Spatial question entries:
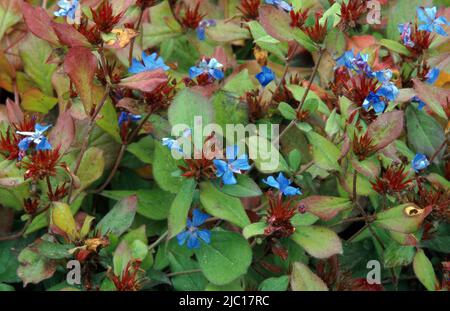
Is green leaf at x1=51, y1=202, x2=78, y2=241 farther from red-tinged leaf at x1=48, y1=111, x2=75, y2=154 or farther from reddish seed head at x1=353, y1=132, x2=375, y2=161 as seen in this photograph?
reddish seed head at x1=353, y1=132, x2=375, y2=161

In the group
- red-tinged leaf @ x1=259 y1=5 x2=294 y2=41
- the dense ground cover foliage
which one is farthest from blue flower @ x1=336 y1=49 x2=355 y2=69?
red-tinged leaf @ x1=259 y1=5 x2=294 y2=41

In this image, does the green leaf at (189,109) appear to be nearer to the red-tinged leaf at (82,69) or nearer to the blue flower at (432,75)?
the red-tinged leaf at (82,69)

● **DESCRIPTION OF THE TASK**: Could you echo, word for word, every line from the one containing "In the group" through the final line, including both?

● **EXERCISE OUTPUT**:
In the group
- red-tinged leaf @ x1=259 y1=5 x2=294 y2=41
- the dense ground cover foliage
which one is farthest from blue flower @ x1=336 y1=49 x2=355 y2=69?
red-tinged leaf @ x1=259 y1=5 x2=294 y2=41

In this image, does the green leaf at (189,109) appear to be nearer to the red-tinged leaf at (82,69) or nearer to the blue flower at (432,75)?
the red-tinged leaf at (82,69)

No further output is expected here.